**Passage for review**
Remember, our fixed note on the keyboard is an arbitrary "C" at 100
Hz. At this time, I physically play the pattern on the keyboard
which represents a C Major. I will later show a different transition
which does not rely on chords which include the reference frequency.
The C Major is represented as 1/1-5/4-3/2 or as in Hz 100-125-150.
There is, of course, much more information here that the software
must recognize before it produces the final tonal combination. The
software must recognize the ratios within the ratios or the ratios
between points in this chord. Here is a list.

1/1 base (100)
-d (distance) to 5/4= +5/4 (plus 25)
-d to 3/2= +3/2 (plus 50)

5/4 base (125 as compared to 1/1)
-d to 1/1= -5/4 (minus 25)
-d to 3/2= +6/5 (plus 25)

3/2 base (150 as compared to 1/1)
-d to 1/1= -3/2 (minus 50)
-d to 5/4= -6/5 (minus 25)

This is a standard example of chord data involving all of the
possible relations between the individual tones of a chord to each
other. Even when this chord is written, all of the ratios are wired
to the reference. The reference here is the one in which we base our
whole tuning archive from. If this chord were a specific distance
from the reference, the software would calculate each tone's distance
from the global reference and construct a chordal relationship with
the tonal relations of that chord. I will get into this later.

**Task requirements**
**1.** The passage on chord ratios in tuning software represents the C Major chord in two ways. List each tone of that chord as a ratio together with its frequency in Hz.
**2.** Write the next few sentences of the passage on chord ratios in tuning software, picking up after its final sentence.
You will not need the material on this page.

**Supplied entries**
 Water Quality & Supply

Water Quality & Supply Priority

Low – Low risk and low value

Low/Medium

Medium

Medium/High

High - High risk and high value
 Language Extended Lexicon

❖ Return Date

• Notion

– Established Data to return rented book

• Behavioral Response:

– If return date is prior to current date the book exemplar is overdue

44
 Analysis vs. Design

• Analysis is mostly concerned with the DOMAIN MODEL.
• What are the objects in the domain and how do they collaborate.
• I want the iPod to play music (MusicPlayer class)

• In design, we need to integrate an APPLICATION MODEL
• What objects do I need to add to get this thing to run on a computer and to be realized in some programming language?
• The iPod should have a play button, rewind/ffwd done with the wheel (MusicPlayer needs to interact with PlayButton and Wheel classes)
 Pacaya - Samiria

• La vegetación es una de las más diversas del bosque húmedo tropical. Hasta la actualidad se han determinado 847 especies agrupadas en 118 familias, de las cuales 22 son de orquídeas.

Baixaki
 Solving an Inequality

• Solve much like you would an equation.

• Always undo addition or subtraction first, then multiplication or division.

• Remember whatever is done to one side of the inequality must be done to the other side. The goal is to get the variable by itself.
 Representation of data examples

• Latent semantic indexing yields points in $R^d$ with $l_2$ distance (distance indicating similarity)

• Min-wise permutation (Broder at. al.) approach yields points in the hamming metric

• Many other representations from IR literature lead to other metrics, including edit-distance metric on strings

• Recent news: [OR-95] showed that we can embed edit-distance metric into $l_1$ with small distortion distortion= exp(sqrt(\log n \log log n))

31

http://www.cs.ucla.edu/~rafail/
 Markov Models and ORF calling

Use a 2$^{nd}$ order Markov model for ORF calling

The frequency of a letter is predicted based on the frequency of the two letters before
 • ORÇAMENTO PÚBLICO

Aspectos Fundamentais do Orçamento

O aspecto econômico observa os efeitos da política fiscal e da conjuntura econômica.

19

**Results for each task**
**1.**
1/1 (100 Hz)
5/4 (125 Hz)
3/2 (150 Hz)

**2.**
First, lets make the transition from C Major to C# Major since it
will offer a very good contrast between an erroneous result and a
valid result. First I will show what a false C# Major would look
like using the ratios based off of 100 Hz (arbitrary C).

INCORRECT PHYSICAL INPUT (TRUNCATED FOR CONVENIENCE)
False C#
16/15 4/3 8/5
106 2/3 133 1/3 160

After the software analyzes that the frequencies of 106 2/3 and 133
1/3 are correct. The false fifth is 40 Hz narrow. The software moves
the new fifth up to 200 Hz. The final signal is then sent for
transmission.

I will submit further information in the future involving single
note progressions. You may, though, be wondering how the software
would decide whether the C# is itself or one of its inversions since
any could be just as likely. The software will be able to solve this
problem since it makes all of its calculations based on an arbitrary
reference such as C (physical key on the keyboard) represents 100
Hz. All corresponding ratios of inputs will be based off of this.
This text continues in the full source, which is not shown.